-- Start of AVAILABLE DATA --

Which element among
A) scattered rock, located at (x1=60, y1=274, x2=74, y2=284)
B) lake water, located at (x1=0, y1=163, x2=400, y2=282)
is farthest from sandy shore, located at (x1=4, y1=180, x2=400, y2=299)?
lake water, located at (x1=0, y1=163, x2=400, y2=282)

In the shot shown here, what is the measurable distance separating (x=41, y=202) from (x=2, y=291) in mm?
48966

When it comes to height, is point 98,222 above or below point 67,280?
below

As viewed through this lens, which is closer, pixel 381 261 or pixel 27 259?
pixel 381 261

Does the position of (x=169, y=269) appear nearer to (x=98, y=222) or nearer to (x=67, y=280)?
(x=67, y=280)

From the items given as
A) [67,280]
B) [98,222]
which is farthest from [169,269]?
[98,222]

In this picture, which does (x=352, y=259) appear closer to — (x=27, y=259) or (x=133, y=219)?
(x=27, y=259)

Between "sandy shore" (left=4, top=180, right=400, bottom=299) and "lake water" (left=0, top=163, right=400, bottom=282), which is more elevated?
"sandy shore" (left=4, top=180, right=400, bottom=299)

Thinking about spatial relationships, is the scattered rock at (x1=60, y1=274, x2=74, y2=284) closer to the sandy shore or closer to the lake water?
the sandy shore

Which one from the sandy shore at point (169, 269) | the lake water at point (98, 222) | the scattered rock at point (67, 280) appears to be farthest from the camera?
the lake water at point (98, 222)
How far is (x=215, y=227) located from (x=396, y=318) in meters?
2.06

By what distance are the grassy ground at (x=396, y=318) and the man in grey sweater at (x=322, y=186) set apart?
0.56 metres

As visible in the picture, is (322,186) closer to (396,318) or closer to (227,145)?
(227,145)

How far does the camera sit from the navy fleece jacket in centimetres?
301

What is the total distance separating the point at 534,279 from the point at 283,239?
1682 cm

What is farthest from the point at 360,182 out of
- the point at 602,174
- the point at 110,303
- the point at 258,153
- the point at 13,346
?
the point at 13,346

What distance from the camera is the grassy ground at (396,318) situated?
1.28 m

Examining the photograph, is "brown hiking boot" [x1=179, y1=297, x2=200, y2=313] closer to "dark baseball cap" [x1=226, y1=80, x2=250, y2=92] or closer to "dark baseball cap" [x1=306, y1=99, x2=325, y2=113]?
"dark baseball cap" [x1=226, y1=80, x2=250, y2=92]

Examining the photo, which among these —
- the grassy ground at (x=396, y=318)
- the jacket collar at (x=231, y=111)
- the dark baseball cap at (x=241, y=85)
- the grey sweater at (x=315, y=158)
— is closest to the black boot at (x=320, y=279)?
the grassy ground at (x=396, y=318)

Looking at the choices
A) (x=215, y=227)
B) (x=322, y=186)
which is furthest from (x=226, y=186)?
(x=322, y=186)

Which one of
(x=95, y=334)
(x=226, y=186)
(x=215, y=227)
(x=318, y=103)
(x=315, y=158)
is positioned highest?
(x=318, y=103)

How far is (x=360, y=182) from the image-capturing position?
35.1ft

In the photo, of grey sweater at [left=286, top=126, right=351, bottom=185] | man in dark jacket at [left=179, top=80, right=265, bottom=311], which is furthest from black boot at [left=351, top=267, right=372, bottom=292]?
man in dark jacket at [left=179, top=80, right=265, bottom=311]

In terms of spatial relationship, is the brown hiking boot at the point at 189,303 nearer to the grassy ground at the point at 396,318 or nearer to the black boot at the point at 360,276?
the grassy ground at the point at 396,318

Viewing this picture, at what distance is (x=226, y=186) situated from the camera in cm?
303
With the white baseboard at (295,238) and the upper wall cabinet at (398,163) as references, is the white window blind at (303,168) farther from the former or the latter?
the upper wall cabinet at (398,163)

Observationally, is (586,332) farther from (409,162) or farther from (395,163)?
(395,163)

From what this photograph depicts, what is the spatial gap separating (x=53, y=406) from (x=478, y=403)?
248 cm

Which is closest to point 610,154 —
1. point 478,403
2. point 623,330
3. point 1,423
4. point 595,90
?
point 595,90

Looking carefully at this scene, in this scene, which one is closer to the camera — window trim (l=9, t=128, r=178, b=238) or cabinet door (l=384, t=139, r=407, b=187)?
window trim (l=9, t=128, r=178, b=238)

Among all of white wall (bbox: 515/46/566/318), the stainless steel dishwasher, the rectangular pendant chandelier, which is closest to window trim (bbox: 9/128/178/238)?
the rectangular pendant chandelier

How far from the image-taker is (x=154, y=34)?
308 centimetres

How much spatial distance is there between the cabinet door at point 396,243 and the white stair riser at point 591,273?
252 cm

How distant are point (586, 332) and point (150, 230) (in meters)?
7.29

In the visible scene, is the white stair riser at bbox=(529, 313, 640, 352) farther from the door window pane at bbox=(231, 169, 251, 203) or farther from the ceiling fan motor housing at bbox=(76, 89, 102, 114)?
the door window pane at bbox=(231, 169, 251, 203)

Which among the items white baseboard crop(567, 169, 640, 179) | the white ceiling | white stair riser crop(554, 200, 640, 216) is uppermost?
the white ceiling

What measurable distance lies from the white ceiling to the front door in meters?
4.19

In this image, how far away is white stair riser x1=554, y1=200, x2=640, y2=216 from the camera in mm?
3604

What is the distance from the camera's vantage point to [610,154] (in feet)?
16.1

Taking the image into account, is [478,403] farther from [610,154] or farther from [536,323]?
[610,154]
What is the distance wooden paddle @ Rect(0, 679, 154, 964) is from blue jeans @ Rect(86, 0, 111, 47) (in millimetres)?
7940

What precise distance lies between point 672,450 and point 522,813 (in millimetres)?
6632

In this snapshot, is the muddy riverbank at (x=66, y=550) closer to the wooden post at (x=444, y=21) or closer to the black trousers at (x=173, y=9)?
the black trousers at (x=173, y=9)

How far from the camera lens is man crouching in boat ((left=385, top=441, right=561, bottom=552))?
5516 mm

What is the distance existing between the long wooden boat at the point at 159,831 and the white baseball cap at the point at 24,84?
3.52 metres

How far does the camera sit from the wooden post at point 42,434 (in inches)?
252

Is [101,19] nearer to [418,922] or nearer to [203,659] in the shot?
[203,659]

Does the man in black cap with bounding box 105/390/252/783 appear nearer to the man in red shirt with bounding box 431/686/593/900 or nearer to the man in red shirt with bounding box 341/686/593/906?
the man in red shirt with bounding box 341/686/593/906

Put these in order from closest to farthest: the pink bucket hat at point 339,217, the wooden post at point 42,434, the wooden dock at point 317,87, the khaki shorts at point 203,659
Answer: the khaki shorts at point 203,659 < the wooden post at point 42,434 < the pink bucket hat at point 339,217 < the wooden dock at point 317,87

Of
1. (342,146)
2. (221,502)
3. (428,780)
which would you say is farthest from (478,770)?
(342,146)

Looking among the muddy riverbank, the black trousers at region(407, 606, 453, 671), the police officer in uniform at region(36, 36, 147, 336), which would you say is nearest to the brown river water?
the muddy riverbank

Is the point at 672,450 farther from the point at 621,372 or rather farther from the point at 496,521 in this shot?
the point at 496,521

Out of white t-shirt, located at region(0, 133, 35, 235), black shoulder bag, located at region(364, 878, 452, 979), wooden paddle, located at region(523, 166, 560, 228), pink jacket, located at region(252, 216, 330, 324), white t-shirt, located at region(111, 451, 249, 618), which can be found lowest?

-- End of AVAILABLE DATA --

REQUEST: Only the lines from the one containing "Looking among the" through the end of the entries above belong in the answer; repeat them exactly.

EXPECTED OUTPUT:
Looking among the muddy riverbank, the black trousers at region(407, 606, 453, 671), the police officer in uniform at region(36, 36, 147, 336), which would you say is nearest to the brown river water?
the muddy riverbank

Is the point at 672,450 farther from the point at 621,372 or rather farther from the point at 496,521 in this shot?
the point at 496,521

Out of white t-shirt, located at region(0, 133, 35, 235), black shoulder bag, located at region(364, 878, 452, 979), wooden paddle, located at region(523, 166, 560, 228), pink jacket, located at region(252, 216, 330, 324), white t-shirt, located at region(111, 451, 249, 618), which can be found lowest?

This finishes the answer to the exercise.